森に入るとLv.15~20くらいのキバいのししが、群れで何度も出現した。この地域はプレイヤーと同程度の敵しか出現しないように設定されている。敵の数が多いことも勘案して、今の雅雄やツボミはLv.20ちょっとの実力があると判定されているようだ。ちなみにシノも雅雄たちに合わせてかレベルアップしており、Lv.10となっていた。
村人たちも各地で戦っていて、雅雄たちは村人の手に負えない敵を倒す遊撃隊のような役目を果たす。必然的に雅雄たちが戦うのはレベルの高いキバいのしし五匹以上の群れとなり、それなりの苦戦を強いられた。三人は拙いながらも連携して、襲い来る敵に対抗する。
「雅雄! そっちに二匹いった!」
「了解! 任せて! 香我美さんは大丈夫!?」
「ボクの方は問題ないよ! 『フェザースラスト』!」
雅雄が通常攻撃でキバいのししを引きつけている間に、ツボミは後ろに回り込んでモーションスキルを発動する。黒のオーラとともに初級の突き技がいのししの尻に命中し、一匹を撃破した。硬直に襲われているツボミを狙わせないよう、即座に雅雄も『フェザースラッシュ』を発動し、もう一匹も倒してしまう。

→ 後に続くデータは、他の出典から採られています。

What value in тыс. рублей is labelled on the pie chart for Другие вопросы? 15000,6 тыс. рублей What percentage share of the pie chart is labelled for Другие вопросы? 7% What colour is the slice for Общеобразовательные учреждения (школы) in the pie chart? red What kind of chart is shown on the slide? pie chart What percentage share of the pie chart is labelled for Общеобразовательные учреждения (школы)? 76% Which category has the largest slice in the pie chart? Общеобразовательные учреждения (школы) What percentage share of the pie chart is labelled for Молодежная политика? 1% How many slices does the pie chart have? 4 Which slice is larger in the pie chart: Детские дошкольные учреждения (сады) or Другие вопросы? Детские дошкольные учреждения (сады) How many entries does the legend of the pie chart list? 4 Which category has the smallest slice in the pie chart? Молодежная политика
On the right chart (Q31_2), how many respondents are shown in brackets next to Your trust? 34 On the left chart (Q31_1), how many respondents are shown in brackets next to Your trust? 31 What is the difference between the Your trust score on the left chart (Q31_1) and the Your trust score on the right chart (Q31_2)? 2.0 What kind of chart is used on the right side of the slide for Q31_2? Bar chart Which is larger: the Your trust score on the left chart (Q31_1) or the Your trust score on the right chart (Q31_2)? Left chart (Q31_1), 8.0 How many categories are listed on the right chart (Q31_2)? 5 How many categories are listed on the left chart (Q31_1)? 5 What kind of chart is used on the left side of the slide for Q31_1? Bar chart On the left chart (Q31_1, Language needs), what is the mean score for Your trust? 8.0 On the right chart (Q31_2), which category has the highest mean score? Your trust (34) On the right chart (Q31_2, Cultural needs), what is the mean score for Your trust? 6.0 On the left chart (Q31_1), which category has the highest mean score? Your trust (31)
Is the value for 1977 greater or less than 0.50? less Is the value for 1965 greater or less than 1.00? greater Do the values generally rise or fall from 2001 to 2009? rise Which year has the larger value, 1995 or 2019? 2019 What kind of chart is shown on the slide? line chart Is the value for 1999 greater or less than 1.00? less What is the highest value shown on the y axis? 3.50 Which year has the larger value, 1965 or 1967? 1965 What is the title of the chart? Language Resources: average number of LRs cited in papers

キバいのししは鈍重であるが体力があり、撃破するまで雅雄やツボミだと通常攻撃を二、三回当てる必要がある。大きなキバで突かれると感覚的にもHP的にも非常に痛い。シノが回復魔法、支援魔法でバックアップしてくれるとはいえ、楽に勝てる相手ではなかった。初級のモーションスキルをうまく使わなければならない。

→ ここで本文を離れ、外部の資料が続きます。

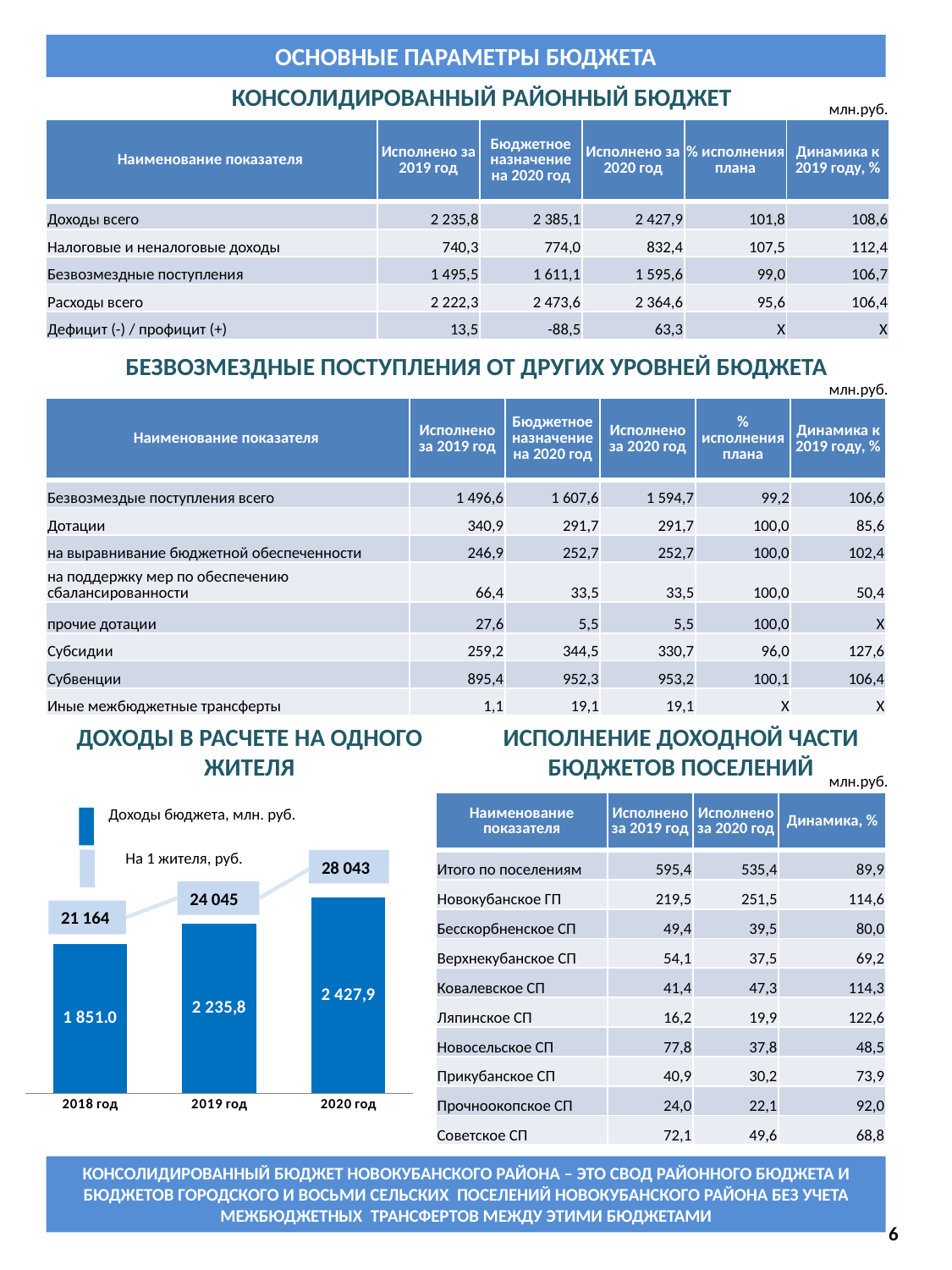
In the chart "ДОХОДЫ В РАСЧЕТЕ НА ОДНОГО ЖИТЕЛЯ", how many years are shown on the x axis? 3 In the chart "ДОХОДЫ В РАСЧЕТЕ НА ОДНОГО ЖИТЕЛЯ", what is the value of "Доходы бюджета, млн. руб." for 2019 год? 2 235,8 In the chart "ДОХОДЫ В РАСЧЕТЕ НА ОДНОГО ЖИТЕЛЯ", how many series does the legend list? 2 What kind of chart is "ДОХОДЫ В РАСЧЕТЕ НА ОДНОГО ЖИТЕЛЯ"? Bar chart In the chart "ДОХОДЫ В РАСЧЕТЕ НА ОДНОГО ЖИТЕЛЯ", what is the value of "Доходы бюджета, млн. руб." for 2020 год? 2 427,9 In the chart "ДОХОДЫ В РАСЧЕТЕ НА ОДНОГО ЖИТЕЛЯ", which year has the lowest value of "На 1 жителя, руб."? 2018 год In the chart "ДОХОДЫ В РАСЧЕТЕ НА ОДНОГО ЖИТЕЛЯ", what is the difference in "На 1 жителя, руб." between 2020 год and 2019 год? 3 998 In the chart "ДОХОДЫ В РАСЧЕТЕ НА ОДНОГО ЖИТЕЛЯ", what is the value of "На 1 жителя, руб." for 2020 год? 28 043 In the chart "ДОХОДЫ В РАСЧЕТЕ НА ОДНОГО ЖИТЕЛЯ", which year has the highest value of "Доходы бюджета, млн. руб."? 2020 год In the chart "ДОХОДЫ В РАСЧЕТЕ НА ОДНОГО ЖИТЕЛЯ", what is the value of "На 1 жителя, руб." for 2018 год? 21 164 In the chart "ДОХОДЫ В РАСЧЕТЕ НА ОДНОГО ЖИТЕЛЯ", which is larger for "Доходы бюджета, млн. руб.": 2018 год or 2019 год? 2019 год In the chart "ДОХОДЫ В РАСЧЕТЕ НА ОДНОГО ЖИТЕЛЯ", do the values of "Доходы бюджета, млн. руб." rise or fall from 2018 год to 2020 год? Rise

苦労する分、得られる経験値は多い。一回の戦闘につき百近い経験値を獲得できる。次のレベルまであと七万ということを考えれば焼け石に水だが、気持ちはよかった。
戦いの合間、行軍中にツボミはポツリと漏らす。
「ゲームって、本来こういうものだよね。苦しいけど、がんばった分報われる……。フェアで、自由で、ボクらを楽しませてくれるんだ……。競い合うことが本質じゃない……。ボクらはただ、楽しむことに集中すればいい……」
「……そうだね」
ここまでずっと険しい顔をしていたツボミだが、戦っているうちに少しだけ表情が弛んでいた。今まで、死ぬような思いをしてもこんなに経験値は入っていない。単純にそのことが嬉しいし、他のプレイヤーに勝たなければならないというプレッシャーを忘れられているというのもある。雅雄もツボミも、雑念を忘れてゲームに没頭しつつあった。